[[ EXTRACT open ]]

Friedan Remembered
posted by Amy

"Feminism After Friedan" by Joan Walsh (yes, you have to click through the ad on Salon to read it; I'm sorry.) is a wonderful reflection on Friedan's effect on the author:

When I'm asked to give advice, it's this: If you have the choice, keep a job with flexible hours when your kids are small, but don't make dramatic decisions in those early years, based on either mother love or exhaustion, that will permanently limit your career.

But Friedan had another insight that's relevant to Hirshman's work, and all of ours, as we muddle through. In diagnosing the "feminine mystique," she reserved a share of blame for educated, affluent, stay-at-home mothers themselves. "Even after most ... barriers are down, it is still easier for a woman to seek the sanctuary of the home. It is easier to live through her husband and children than to make a road of her own ... It is frightening to grow up finally and be free of passive dependence." When I read those words in 1993 I found them bracing, I felt that her message was also to me. I had to "grow up" and stop thinking feminism and motherhood and combining work and family would somehow be easy. I had to stop whining, and find my own way. I did, but it was lonely. I don't think it's so lonely anymore. The silence of the '80s and early '90s on these issues has been replaced with loud debate, and women are far better off for it.

[[ EXTRACT closed ]]

# SET OF TASKS
1. Copy the post about Friedan again, starting at "Friedan Remembered" and ending at "limit your career.", and switch "exhaustion" to "fatigue".
2. Translate this sentence from the post about Friedan into Spanish: "I don't think it's so lonely anymore."

[[ INPUT DATA open ]]

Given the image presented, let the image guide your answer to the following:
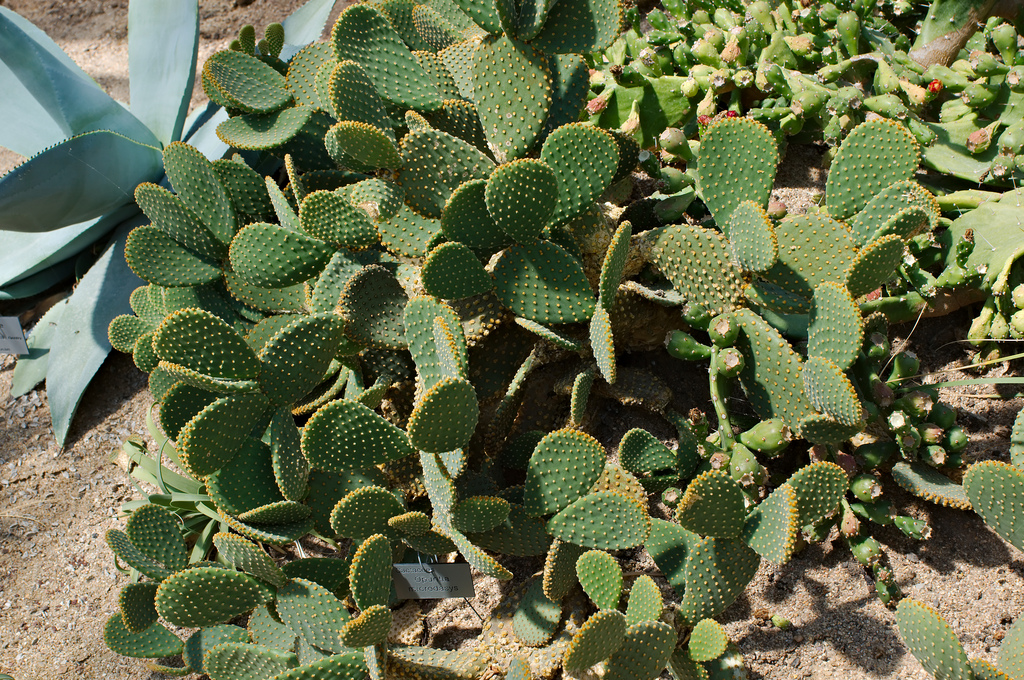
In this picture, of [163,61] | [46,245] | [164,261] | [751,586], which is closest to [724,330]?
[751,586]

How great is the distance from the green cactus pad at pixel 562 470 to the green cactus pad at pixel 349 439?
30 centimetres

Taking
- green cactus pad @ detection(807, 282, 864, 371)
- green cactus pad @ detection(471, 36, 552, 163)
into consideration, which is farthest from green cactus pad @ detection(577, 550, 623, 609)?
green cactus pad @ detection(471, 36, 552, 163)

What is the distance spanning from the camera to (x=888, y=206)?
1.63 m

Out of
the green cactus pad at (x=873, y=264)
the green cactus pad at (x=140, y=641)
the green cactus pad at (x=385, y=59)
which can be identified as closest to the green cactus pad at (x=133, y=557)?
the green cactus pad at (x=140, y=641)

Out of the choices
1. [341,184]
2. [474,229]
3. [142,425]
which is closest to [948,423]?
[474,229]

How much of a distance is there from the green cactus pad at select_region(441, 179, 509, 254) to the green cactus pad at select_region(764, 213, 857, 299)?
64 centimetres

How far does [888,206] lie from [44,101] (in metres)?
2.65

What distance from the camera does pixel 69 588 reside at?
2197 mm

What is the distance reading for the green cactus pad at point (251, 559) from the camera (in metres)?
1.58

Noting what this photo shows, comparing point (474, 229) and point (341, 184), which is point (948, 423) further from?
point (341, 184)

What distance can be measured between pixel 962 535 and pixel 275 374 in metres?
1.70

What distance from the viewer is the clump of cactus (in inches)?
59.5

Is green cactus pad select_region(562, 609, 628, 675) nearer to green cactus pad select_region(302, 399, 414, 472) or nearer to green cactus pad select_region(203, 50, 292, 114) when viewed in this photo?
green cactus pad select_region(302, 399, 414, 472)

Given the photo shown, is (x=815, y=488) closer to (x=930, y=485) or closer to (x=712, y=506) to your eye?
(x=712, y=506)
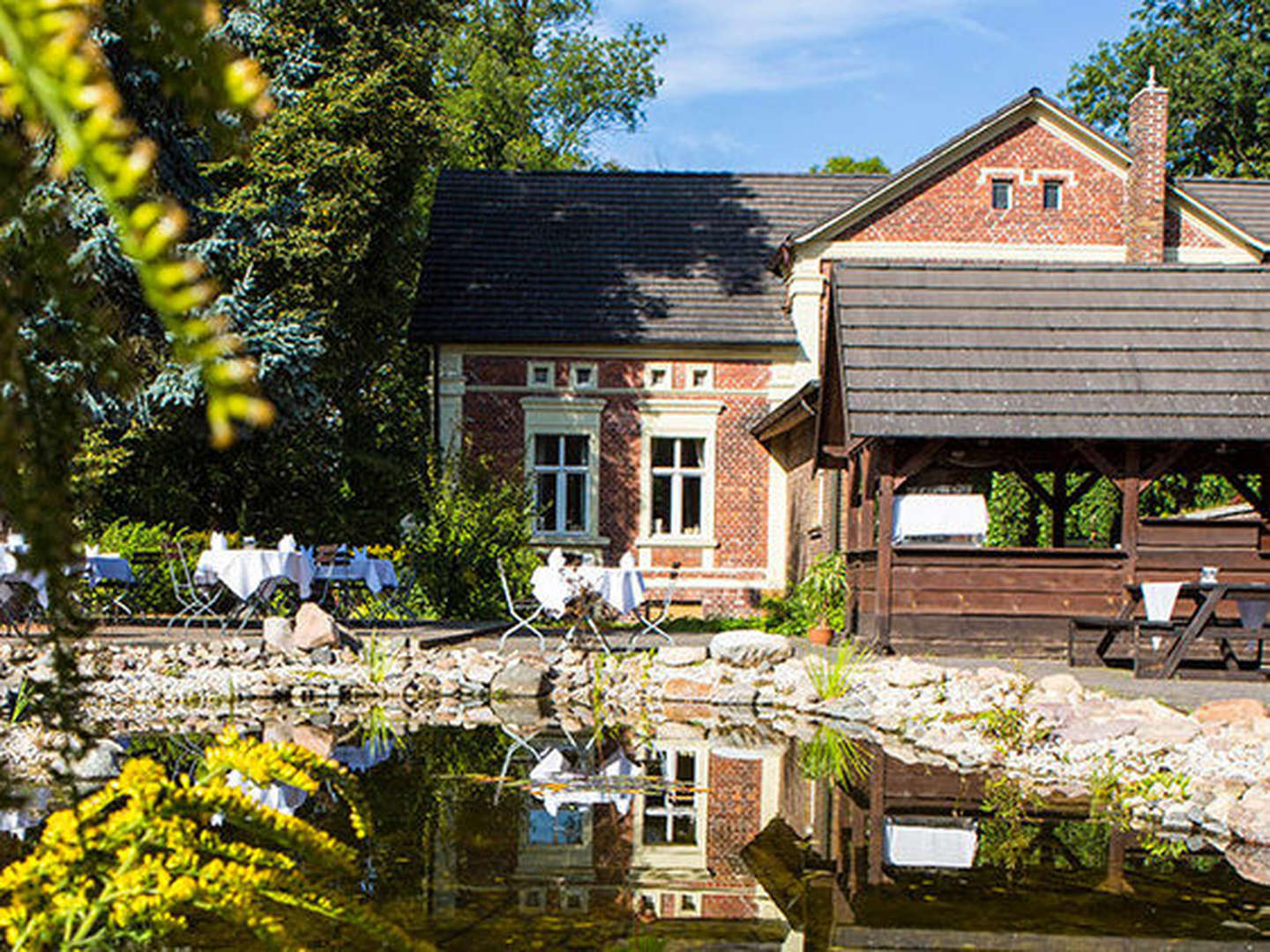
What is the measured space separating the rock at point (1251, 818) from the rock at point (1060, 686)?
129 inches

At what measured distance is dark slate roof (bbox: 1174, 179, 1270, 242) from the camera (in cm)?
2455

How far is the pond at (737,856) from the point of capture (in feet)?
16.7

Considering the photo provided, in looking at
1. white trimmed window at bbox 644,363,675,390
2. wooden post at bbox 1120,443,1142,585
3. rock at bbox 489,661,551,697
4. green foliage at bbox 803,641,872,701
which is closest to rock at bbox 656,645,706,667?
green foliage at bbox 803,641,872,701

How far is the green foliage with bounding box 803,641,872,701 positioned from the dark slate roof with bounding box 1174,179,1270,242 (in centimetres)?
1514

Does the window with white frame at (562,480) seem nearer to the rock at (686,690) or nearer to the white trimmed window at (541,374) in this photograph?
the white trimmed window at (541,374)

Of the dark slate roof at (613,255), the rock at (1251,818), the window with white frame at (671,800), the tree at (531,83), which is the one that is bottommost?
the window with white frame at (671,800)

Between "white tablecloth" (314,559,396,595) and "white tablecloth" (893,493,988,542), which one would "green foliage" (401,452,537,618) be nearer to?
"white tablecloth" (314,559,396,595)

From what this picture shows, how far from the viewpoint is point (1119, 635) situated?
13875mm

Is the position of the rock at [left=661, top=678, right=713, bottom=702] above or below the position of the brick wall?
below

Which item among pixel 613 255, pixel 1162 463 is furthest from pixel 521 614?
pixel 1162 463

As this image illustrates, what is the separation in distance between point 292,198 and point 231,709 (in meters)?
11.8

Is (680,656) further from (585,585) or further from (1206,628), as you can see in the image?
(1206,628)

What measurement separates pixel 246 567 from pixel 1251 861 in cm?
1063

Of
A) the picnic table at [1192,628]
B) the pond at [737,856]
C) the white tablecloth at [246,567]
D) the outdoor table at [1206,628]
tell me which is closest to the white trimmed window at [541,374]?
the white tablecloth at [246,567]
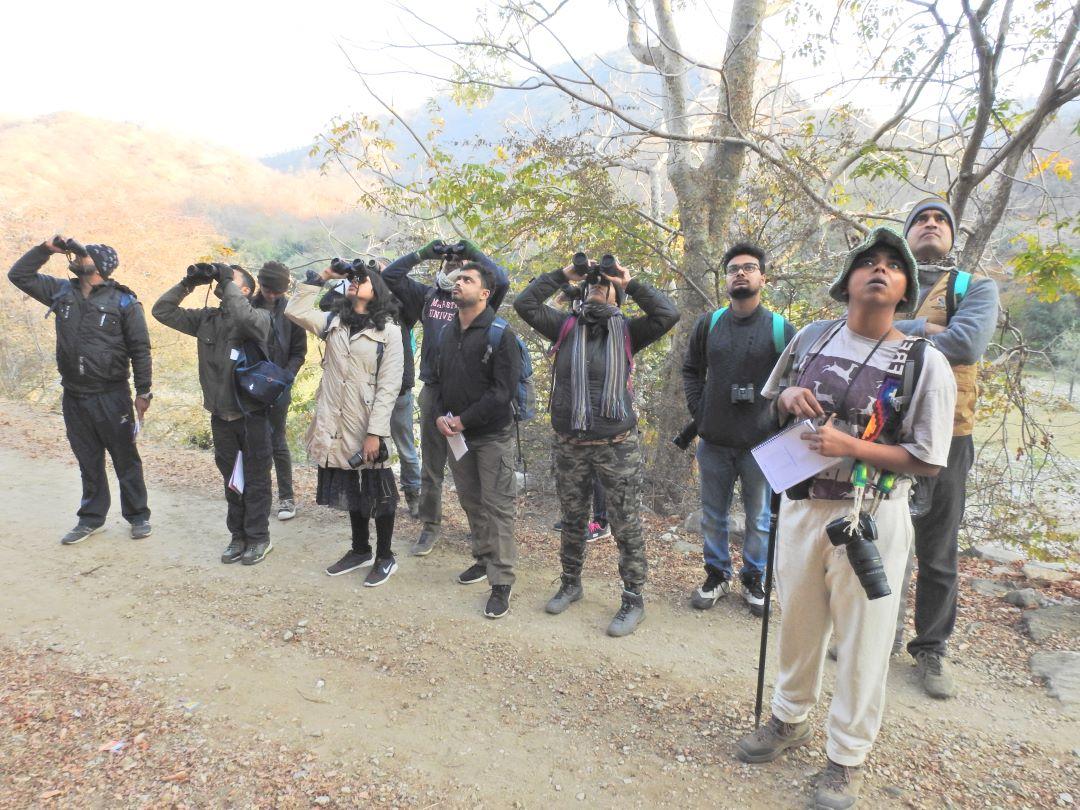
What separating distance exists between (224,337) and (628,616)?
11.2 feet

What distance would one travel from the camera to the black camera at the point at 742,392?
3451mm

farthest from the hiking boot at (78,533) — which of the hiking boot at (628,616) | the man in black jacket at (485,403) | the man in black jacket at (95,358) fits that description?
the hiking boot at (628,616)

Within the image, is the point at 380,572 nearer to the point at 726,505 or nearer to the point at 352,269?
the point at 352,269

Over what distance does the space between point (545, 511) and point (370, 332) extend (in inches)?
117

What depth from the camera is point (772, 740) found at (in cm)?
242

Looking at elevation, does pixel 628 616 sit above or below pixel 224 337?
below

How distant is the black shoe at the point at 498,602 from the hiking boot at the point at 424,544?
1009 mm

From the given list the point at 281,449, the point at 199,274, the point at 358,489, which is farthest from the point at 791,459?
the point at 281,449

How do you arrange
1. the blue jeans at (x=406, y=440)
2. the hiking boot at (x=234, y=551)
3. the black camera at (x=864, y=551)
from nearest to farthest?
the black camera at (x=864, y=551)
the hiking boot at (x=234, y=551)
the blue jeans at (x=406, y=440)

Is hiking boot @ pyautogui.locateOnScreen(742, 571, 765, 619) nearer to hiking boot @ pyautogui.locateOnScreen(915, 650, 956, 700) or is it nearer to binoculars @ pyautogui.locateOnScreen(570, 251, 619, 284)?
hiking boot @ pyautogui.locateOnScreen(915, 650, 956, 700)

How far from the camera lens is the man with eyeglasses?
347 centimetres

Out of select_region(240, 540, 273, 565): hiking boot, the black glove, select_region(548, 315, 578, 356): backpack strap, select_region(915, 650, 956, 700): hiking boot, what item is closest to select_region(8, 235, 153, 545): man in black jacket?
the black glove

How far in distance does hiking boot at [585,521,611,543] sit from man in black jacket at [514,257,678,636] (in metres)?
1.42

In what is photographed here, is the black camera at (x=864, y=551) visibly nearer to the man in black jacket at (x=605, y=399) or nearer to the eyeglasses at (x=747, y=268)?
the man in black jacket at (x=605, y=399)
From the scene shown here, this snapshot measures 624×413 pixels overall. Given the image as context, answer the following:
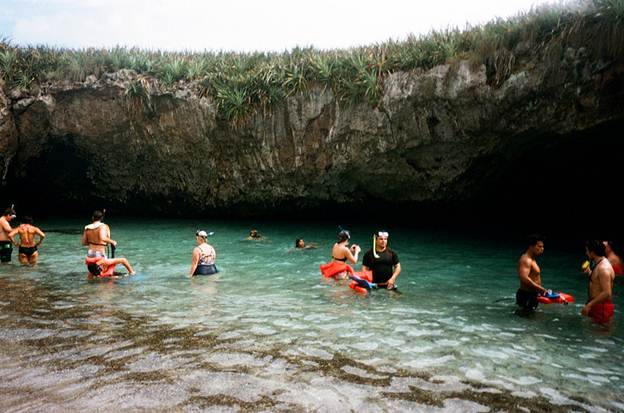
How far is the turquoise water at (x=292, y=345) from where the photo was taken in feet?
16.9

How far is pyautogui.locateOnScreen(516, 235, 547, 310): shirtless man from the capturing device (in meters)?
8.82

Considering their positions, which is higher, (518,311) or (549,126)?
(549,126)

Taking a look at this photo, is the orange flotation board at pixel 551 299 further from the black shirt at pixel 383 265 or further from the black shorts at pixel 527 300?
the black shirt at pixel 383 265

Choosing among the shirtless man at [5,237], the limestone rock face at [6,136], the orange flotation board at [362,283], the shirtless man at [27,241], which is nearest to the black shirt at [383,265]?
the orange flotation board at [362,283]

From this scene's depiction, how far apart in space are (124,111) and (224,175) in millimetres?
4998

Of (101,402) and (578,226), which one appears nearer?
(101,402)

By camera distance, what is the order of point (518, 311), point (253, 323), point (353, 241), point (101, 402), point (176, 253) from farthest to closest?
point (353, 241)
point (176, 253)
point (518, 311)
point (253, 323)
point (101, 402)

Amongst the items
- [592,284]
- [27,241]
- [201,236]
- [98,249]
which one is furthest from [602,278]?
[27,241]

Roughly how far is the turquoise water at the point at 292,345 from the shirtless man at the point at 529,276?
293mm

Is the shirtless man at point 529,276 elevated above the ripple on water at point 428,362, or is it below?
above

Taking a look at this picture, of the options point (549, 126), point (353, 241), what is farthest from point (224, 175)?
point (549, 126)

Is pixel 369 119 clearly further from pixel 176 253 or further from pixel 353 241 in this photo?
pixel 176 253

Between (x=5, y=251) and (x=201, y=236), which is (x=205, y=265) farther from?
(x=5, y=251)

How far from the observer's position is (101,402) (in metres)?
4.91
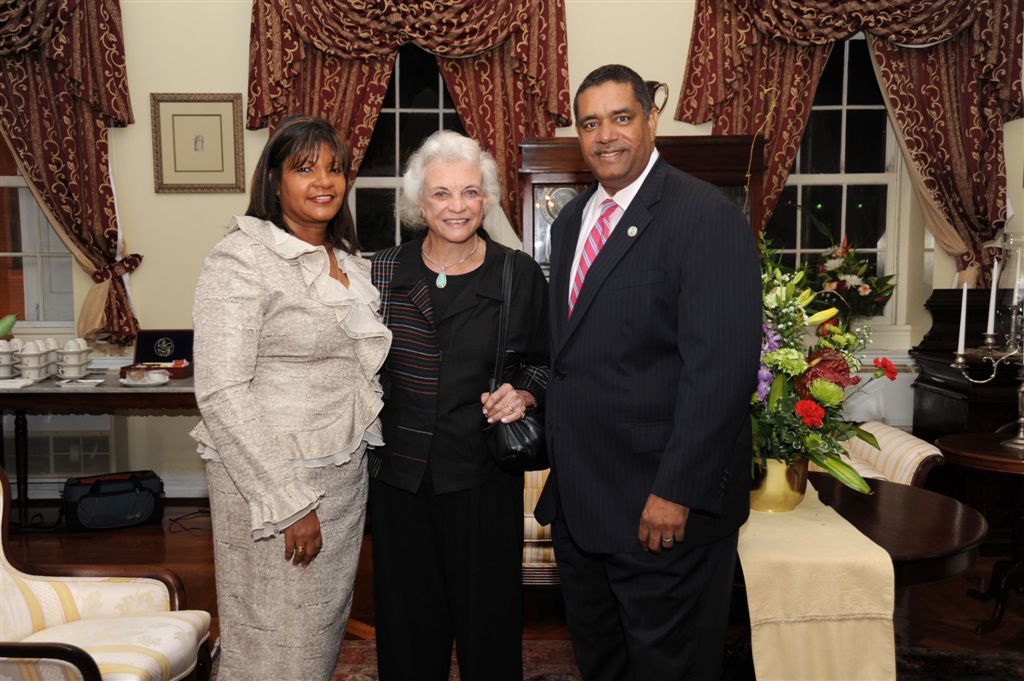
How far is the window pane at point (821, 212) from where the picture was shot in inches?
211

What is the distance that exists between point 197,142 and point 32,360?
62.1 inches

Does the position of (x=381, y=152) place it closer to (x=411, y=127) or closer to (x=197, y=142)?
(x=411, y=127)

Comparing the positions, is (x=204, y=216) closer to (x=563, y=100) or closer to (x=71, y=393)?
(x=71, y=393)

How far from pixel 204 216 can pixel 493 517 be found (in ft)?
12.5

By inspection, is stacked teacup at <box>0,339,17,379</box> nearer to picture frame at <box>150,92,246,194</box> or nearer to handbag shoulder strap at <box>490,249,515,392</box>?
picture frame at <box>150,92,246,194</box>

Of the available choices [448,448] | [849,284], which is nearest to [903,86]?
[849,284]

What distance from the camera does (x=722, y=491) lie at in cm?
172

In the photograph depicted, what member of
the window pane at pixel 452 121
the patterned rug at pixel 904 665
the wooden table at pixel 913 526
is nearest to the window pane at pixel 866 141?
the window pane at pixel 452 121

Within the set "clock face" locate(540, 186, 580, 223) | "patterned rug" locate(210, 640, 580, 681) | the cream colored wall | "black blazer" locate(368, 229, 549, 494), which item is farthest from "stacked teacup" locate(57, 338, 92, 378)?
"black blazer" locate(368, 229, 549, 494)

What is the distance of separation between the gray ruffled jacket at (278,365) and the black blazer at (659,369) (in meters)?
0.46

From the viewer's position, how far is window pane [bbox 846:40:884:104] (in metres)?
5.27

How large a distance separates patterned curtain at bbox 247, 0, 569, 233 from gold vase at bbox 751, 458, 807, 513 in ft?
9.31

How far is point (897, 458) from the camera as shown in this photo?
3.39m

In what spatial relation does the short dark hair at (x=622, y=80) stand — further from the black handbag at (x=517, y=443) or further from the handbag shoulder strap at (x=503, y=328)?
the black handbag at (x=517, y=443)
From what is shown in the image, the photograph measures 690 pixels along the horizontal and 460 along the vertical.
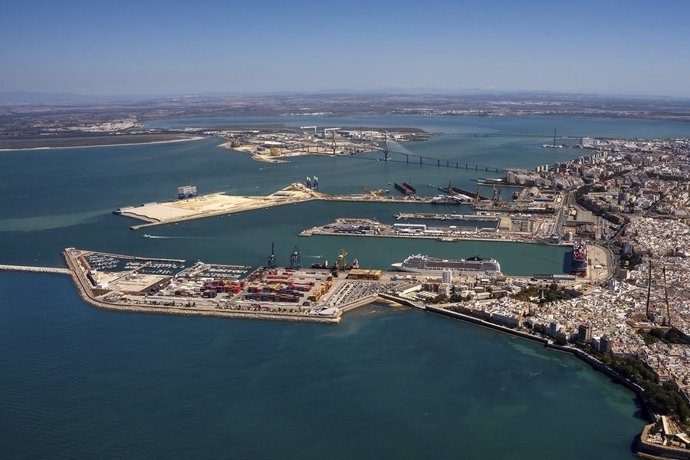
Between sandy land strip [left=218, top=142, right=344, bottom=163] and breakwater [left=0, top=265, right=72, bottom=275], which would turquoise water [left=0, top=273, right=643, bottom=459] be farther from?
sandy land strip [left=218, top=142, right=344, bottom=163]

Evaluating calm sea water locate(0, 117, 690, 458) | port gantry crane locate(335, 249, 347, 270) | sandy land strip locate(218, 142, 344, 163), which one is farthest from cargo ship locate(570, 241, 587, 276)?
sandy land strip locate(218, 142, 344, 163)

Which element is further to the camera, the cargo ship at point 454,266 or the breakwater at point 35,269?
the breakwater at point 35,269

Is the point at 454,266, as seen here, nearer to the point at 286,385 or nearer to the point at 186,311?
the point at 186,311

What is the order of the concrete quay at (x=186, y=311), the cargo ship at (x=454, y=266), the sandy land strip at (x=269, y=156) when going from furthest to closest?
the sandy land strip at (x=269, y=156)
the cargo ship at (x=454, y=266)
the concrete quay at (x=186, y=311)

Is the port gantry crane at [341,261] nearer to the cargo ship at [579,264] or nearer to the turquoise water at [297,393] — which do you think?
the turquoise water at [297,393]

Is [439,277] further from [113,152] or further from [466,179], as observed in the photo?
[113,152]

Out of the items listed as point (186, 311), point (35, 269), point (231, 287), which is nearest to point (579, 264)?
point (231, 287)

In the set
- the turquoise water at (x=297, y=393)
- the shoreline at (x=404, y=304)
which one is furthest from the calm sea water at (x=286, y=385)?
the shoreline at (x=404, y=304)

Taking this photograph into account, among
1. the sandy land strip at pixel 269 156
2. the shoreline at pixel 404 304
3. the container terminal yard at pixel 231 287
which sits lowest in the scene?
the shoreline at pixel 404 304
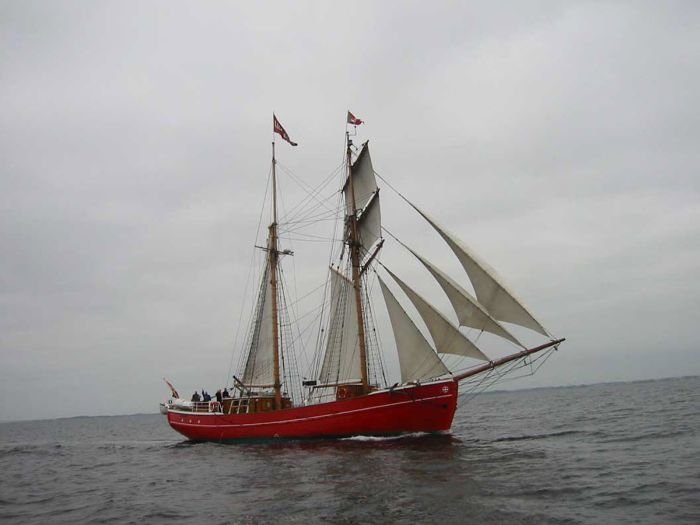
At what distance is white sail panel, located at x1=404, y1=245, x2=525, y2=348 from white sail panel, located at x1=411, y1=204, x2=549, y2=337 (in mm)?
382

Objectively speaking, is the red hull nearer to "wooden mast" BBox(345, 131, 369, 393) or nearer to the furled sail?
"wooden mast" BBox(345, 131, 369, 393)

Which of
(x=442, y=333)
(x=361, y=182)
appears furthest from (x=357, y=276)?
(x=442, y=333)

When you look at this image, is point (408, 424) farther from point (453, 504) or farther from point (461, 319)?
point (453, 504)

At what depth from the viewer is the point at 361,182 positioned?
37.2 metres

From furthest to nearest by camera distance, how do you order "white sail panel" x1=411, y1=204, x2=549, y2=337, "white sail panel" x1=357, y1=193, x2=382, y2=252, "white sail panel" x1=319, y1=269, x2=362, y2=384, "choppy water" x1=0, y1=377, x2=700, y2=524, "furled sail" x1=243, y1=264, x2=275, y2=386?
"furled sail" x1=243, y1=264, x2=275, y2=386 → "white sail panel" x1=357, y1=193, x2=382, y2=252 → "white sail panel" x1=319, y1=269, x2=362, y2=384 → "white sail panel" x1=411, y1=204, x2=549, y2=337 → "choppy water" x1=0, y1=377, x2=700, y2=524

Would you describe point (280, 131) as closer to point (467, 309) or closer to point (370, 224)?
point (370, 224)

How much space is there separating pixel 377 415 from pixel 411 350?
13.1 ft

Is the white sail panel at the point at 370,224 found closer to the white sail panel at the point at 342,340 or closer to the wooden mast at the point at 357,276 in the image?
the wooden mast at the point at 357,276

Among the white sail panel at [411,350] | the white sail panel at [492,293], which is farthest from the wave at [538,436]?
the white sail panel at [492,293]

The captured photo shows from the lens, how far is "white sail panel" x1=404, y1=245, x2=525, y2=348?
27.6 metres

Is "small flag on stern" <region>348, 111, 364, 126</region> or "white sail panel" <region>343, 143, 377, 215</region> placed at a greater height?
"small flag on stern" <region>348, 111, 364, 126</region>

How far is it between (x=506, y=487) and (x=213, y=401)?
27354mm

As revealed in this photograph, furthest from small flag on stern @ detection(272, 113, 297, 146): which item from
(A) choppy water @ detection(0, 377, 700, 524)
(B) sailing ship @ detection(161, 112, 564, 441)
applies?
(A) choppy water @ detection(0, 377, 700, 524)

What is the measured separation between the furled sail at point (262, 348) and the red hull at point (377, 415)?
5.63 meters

[[ INPUT DATA closed ]]

# SOLUTIONS BY TASK
1.
Friedan Remembered
posted by Amy

"Feminism After Friedan" by Joan Walsh (yes, you have to click through the ad on Salon to read it; I'm sorry.) is a wonderful reflection on Friedan's effect on the author:

When I'm asked to give advice, it's this: If you have the choice, keep a job with flexible hours when your kids are small, but don't make dramatic decisions in those early years, based on either mother love or fatigue, that will permanently limit your career.

2. Ya no creo que sea tan solitario.